A blood test combined with a risk model accounting for a person’s individual characteristics — including age and smoking status — accurately predicted who will benefit from low-dose CT lung cancer screening, according to a validation study.

Among participants from the Prostate, Lung, Colorectal, and Ovarian (PLCO) Cancer Screening Trial who had a ≥10 pack-year smoking history, the four-marker protein panel and the risk model would have identified 9.2% more lung cancer cases for screening among the 119 patients who would otherwise receive a lung cancer diagnosis within a year, and would reduce referral to screening by 13.7% among 16,356 non-cases otherwise referred for annual screening, compared with the 2021 U.S. Preventive Services Task Force (USPSTF) criteria, reported Samir Hanash, MD, PhD, of the University of Texas MD Anderson Cancer Center in Houston, and colleagues.

The four-marker panel alone — consisting of pro-surfactant protein B, cancer antigen 125, carcinoembryonic antigen, and cytokeratin-19 fragment — yielded an area under the receiver operating characteristic curve of 0.79 (95% CI 0.77-0.82) for case sera collected within 1 year before diagnosis and 0.74 (95% CI 0.72-0.76) among the entire specimen set, they noted in the Journal of Clinical Oncology.

The combination of the panel plus the risk model, known as PLCOm2012, yielded an area under the receiver operating characteristic curve of 0.85 (95% CI 0.82-0.88) for case sera collected within 1 year before diagnosis.

The combined model had a sensitivity of 88.4% and a specificity of 56.2% compared with 78.5% and 49.3%, respectively, with the current USPSTF criteria, the researchers said.

The USPSTF recommends that adults at high risk for lung cancer receive a low-dose CT scan each year, which was shown to reduce lung cancer deaths by 20% in the National Lung Screening Trial (NLST). The 2021 USPSTF criteria applies to adults ages 50 to 80 who have a ≥20 pack-year smoking history and currently smoke or have quit within the past 15 years.

“Our motivation was to build as simple a blood test as possible that could be a trigger to get persons — who aren’t undergoing screening for multiple reasons — to go get that low-dose CT screening exam,” Hanash told MedPage Today.

In building this test, Hanash and colleagues first identified what they called their “anchor marker,” which in this case was pro-surfactant protein B.

“Surfactant is a type of protein that protects the lungs, and what we have found out is that in cancer there is an immature form of surfactant B — pro-surfactant B — that seemed to be very informative,” Hanash explained. “And we did a lot of blinded evaluation of that particular marker in many different types of samples and it held up every time we assayed it, so we considered it to be our anchor marker.”

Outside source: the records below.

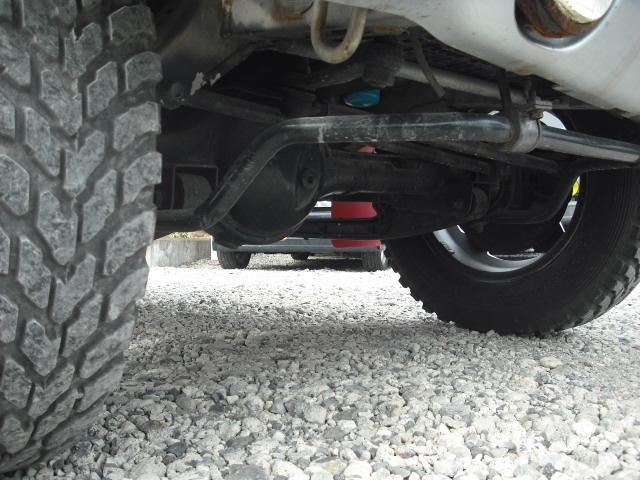 ランドベンチャー 4WDターボ パワステ 社外16AW マッドガード ルーフラック(36枚目)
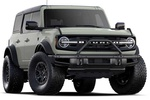 Ford удвоил тираж Bronco First Edition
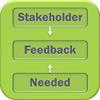 Stakeholder Feedback
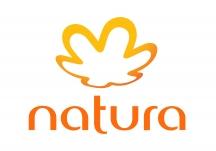 Logo for Natura Cosméticos SA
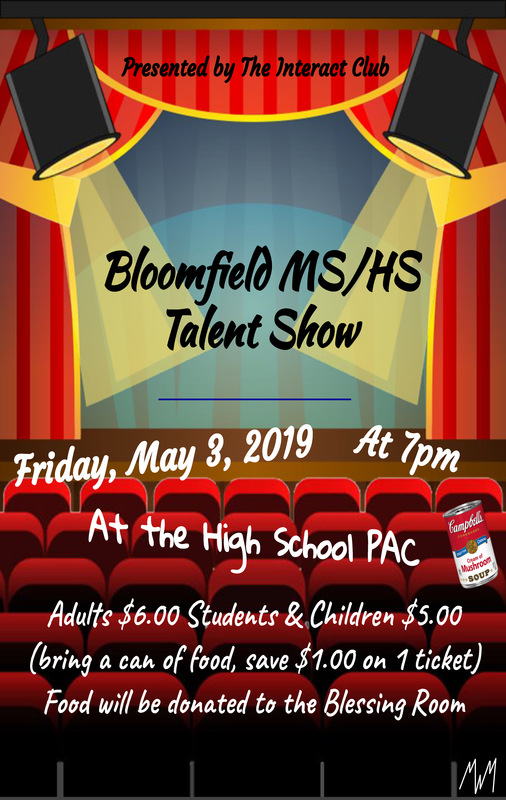 image of the talent show poster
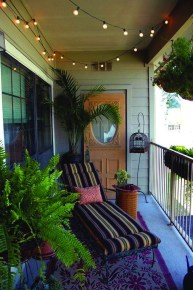 Cozy Garden Balcony Design And Inspiration 09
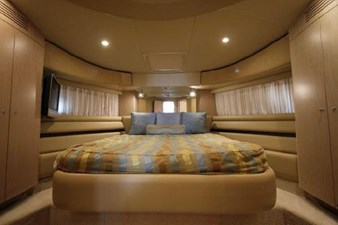 2006 Ferretti Yachts 550 32 32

The researchers came up with four proteins that worked well together, which comprised the marker panel. The PLCOm2012 risk model was independently developed and validated to predict 6-year risk for lung cancer (a duration chosen to optimize application and testing in the NLST, which had a median follow-up of 6 years) among current and former smokers.

The researchers analyzed more than 10,000 biospecimens from the PLCO Cancer Screening Trial, including 1,299 blood samples collected from 552 people who developed lung cancer and 8,709 samples collected from 2,193 people who did not develop lung cancer.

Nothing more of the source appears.